Some people have such a difficult time adjusting to weight gain that mental-health experts have coined the term “body grief” to describe their anguish, which revolves around a deep sense of loss. Coping with this grief means mourning, and eventually letting go of, our previous bodies—or those we envisioned ourselves one day having.
“Grief is so significant when it comes to our bodies and relationships to food,” says Sarah Herstich, a Pennsylvania-based therapist who specializes in trauma and eating disorders. “It’s jarring for people—the sadness around what you lost.”
Herstich often introduces the term to clients who describe no longer being able to fit into their favorite clothes, or to easily find their size at the store.
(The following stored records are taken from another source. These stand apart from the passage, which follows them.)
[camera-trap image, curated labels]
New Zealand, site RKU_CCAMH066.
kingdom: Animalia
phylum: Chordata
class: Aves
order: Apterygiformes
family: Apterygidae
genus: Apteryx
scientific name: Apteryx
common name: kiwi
They might be grappling with new hardships, like not being able to fit into an airplane seat—or feeling like they don’t belong in a society that loudly (and problematically) prizes thinness. Body grief is frequently triggered by weight gain due to factors like age, pregnancy, and mental or physical health challenges.
“Bodies will change, and throughout each season of life, how we care for ourselves and what our bodies need will be different,” Herstich says. “One of the hardest parts is learning to be OK with that”—and if that’s not yet possible, not judging yourself for how long it takes to get there.
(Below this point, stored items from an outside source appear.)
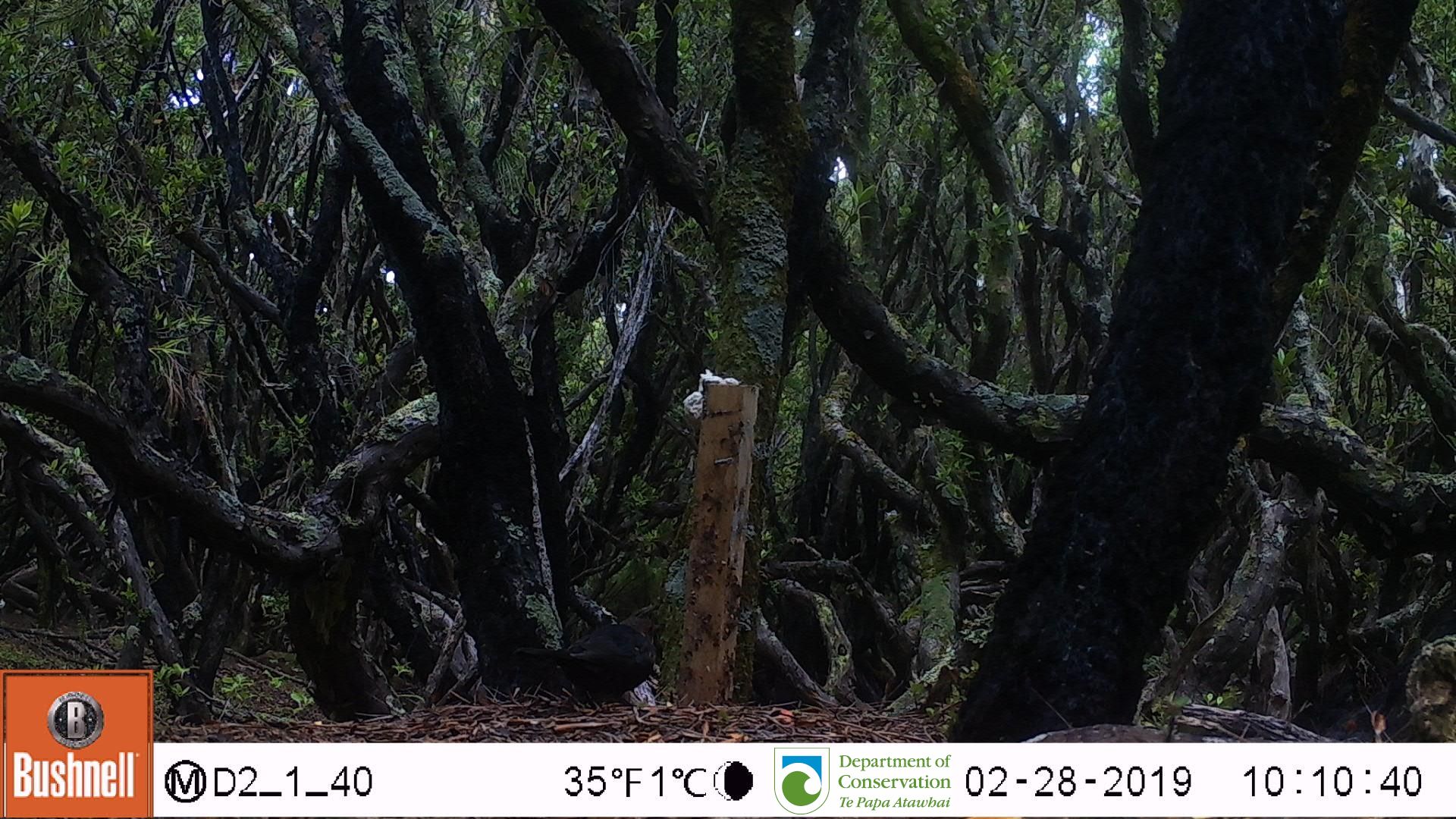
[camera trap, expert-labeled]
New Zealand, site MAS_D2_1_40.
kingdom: Animalia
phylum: Chordata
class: Aves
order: Passeriformes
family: Turdidae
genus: Turdus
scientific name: Turdus merula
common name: eurasian blackbird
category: blackbird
Blackbird (eurasian blackbird) (Turdus merula).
We asked Herstich and other experts to share their best strategies for coping with body grief.
Immersing yourself in your grief might sound counterintuitive—but it’s necessary, says Meredith Nisbet, a national clinical response manager and certified eating disorders specialist with Eating Recovery Center. “I always tell people that body grief is the same as any other kind of grief. The more time you spend trying to pretend it’s not happening, the longer you’re going to keep experiencing it, and the more intense it will be.”
Sit with your discomfort, and acknowledge what you’re feeling and why. Nisbet suggests you might say: “I’m really sad that my body doesn’t look the way it used to, that people don’t treat me the same way, or that I can’t move through the world as easily as I once did.” Those feelings are all valid, and recognizing them can be a powerful step in the process of moving forward.